Your other debts, like car payments, student loans, and credit card balances also affect how much of a home mortgage you qualify to take on. As a loan officer, I saw many young people who were living with their parents and wanted to buy a home and move out. The problem is that they often had huge car payments. If you earn $3,000 a month and you have an $800-a-month car payment, you can afford only about $400 to $500 a month for housing! At a 5 percent mortgage rate, that's a loan amount of only $40,000 plus taxes and insurance.

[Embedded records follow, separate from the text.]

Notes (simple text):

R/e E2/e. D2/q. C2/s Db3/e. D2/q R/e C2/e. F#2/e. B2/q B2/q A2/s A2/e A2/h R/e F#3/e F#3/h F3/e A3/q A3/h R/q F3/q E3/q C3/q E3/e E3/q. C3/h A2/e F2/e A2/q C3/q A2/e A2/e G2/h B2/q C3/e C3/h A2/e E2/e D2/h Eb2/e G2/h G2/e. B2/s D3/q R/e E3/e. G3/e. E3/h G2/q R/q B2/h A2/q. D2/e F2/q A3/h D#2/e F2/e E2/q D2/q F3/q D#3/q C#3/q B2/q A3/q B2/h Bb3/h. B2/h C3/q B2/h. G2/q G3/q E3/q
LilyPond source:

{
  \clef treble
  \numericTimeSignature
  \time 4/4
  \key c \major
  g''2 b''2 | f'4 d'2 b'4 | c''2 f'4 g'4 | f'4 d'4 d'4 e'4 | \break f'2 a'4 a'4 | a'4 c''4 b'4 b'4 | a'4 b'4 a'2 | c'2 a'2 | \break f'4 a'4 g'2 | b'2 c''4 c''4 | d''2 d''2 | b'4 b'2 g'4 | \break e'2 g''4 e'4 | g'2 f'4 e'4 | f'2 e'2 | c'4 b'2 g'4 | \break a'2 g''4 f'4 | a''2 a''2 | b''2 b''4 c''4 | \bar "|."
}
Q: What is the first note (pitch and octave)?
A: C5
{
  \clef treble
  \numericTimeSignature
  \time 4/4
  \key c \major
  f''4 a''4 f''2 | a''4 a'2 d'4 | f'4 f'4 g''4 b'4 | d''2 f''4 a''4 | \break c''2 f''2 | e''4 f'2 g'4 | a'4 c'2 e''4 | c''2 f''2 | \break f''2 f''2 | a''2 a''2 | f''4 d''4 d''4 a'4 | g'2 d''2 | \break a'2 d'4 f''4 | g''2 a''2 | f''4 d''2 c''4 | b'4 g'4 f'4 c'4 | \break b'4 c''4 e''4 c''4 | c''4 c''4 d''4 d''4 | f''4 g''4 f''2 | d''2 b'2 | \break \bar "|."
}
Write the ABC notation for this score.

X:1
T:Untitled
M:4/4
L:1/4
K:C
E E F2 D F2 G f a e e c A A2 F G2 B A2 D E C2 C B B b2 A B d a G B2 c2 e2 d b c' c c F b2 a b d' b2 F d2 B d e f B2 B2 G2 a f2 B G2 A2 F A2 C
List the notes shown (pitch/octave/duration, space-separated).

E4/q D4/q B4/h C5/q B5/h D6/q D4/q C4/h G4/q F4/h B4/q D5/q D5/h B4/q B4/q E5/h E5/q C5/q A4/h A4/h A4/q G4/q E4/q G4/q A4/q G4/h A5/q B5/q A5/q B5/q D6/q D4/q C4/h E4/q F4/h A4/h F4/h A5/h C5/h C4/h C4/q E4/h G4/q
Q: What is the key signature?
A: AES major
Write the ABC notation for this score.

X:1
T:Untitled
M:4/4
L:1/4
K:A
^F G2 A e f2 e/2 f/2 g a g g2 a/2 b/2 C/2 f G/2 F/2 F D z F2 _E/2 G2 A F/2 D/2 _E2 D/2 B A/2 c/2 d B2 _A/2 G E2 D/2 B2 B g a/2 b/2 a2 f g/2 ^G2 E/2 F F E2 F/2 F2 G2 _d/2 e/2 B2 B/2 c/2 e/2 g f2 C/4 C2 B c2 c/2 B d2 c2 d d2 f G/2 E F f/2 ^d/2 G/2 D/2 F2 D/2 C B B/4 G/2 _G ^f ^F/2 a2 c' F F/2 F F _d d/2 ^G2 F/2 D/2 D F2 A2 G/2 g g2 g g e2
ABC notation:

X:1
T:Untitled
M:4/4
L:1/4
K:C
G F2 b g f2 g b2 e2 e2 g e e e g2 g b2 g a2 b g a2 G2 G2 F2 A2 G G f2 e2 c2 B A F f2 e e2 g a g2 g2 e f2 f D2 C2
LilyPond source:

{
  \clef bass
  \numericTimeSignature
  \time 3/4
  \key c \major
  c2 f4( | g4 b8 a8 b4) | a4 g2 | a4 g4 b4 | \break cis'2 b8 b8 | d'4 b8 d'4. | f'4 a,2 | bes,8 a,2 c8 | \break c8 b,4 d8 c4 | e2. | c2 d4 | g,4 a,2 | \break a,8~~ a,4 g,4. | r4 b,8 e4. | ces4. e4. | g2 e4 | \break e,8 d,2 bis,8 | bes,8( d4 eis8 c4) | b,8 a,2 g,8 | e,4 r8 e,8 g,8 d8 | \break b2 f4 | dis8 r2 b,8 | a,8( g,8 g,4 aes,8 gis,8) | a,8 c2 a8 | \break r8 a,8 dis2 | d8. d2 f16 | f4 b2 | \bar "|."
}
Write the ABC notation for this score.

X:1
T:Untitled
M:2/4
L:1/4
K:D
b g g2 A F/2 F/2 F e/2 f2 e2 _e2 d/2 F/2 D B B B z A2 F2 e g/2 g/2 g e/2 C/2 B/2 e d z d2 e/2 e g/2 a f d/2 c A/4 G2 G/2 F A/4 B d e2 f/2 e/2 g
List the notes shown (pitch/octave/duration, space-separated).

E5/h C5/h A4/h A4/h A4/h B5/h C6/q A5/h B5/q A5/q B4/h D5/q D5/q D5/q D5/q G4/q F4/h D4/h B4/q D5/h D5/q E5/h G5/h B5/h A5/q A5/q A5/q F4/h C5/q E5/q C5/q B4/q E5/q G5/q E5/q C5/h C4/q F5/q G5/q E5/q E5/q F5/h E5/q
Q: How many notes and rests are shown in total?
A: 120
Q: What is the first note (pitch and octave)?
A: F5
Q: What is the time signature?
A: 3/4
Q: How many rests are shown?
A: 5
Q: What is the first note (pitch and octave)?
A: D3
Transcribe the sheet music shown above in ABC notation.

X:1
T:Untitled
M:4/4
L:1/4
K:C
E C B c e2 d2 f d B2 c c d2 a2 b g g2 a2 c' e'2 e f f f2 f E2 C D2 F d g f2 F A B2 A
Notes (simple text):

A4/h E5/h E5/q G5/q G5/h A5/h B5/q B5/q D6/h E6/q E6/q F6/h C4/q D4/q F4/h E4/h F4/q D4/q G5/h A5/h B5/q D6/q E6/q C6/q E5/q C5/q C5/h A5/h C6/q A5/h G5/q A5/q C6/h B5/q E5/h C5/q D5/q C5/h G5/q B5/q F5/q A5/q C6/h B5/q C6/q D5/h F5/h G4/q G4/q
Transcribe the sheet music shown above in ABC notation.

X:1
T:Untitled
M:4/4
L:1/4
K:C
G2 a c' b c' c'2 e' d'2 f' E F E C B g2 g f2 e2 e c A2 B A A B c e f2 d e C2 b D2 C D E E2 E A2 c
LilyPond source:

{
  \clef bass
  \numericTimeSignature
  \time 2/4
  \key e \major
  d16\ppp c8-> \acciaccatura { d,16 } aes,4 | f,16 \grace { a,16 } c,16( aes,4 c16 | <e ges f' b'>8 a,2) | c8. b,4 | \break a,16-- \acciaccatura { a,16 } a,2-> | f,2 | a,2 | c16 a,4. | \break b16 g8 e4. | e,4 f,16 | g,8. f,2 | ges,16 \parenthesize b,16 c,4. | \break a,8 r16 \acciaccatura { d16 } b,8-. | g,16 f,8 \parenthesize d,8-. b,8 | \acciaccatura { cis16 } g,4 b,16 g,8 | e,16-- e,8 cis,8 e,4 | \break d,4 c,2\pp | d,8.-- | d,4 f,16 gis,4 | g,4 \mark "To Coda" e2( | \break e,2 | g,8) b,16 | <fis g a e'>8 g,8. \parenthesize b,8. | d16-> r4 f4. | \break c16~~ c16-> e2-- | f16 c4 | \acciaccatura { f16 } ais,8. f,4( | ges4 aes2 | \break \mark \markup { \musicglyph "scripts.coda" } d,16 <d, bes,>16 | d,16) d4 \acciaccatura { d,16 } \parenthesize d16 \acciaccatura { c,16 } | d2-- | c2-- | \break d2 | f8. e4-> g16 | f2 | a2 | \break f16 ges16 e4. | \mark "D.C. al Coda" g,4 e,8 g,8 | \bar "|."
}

Help for borrowers with low income

Local government agencies and organizations often offer help to low-income home buyers. The U.S. Department of Housing and Urban Development (HUD) lists home ownership assistance programs for each state on its website. These programs include down payment assistance, which in many cases does not have to be paid back, and money for closing costs. In addition, buyers in rural areas (there should be plenty of qualifying areas in Idaho) who meet income guidelines may be eligible for USDA loans, which require no down payments and in some cases come with low subsidized mortgage rates. Another plus of USDA mortgages is that there is no monthly mortgage insurance to deal with.

Run your numbers through a mortgage calculator. If it's your other debts keeping you from getting approved, pay them down before applying again. Make regular contributions to a savings account to show that you can sustain a certain payment on a continuing basis. You can also try for a mortgage payment, including principal, interest, taxes, and insurance, that approximates your current rent. That way you already have a track record that shows you can afford it.

Another option is to go into buying a home with friend or relative. Combining incomes makes qualifying easier. Or you may be able to get a close friend or relative to act as a co-signer or non-occupant coborrower. Again, the idea is to have more income to use for qualifying.